→ **CHALLENGE**: Copy the lines from the one containing "What is the distance at" through the one containing "How much distance", reproducing them exactly and including both ends.

→ **SUPPLIED DATA**:

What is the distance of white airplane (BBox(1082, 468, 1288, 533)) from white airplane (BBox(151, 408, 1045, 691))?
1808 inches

--

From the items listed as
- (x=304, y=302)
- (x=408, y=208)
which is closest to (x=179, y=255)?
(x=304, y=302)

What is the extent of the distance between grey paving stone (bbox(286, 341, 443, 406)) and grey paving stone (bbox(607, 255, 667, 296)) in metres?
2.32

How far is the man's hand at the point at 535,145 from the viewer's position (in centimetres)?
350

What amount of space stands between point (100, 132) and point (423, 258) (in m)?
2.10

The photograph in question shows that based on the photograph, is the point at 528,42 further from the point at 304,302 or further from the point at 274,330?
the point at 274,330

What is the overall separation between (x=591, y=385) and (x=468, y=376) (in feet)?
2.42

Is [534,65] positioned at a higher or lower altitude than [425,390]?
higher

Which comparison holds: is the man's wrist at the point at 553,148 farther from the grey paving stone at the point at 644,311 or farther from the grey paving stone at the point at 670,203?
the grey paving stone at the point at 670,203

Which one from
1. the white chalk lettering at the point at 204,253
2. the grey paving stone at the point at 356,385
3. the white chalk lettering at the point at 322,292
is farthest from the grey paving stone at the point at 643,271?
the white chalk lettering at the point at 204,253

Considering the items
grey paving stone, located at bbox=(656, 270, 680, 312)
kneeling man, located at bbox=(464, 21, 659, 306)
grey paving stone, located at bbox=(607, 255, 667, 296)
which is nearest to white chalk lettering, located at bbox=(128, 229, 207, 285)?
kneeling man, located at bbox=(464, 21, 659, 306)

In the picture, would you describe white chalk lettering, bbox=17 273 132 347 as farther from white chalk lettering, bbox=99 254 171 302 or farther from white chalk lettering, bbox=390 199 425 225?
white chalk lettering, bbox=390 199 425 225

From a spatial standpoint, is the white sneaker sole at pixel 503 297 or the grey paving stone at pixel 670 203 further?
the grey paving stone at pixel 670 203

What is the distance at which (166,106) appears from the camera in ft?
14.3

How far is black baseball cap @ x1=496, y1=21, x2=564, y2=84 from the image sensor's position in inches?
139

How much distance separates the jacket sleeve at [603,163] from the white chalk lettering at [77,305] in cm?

→ **EXERCISE RESULT**:
What is the distance at which (166,106) appears from the camera in ft?
14.3

How far is black baseball cap @ x1=496, y1=21, x2=564, y2=84 from the image sensor's position in inches?
139

How much distance separates the jacket sleeve at [603,163] from the white chalk lettering at [77,305] in cm?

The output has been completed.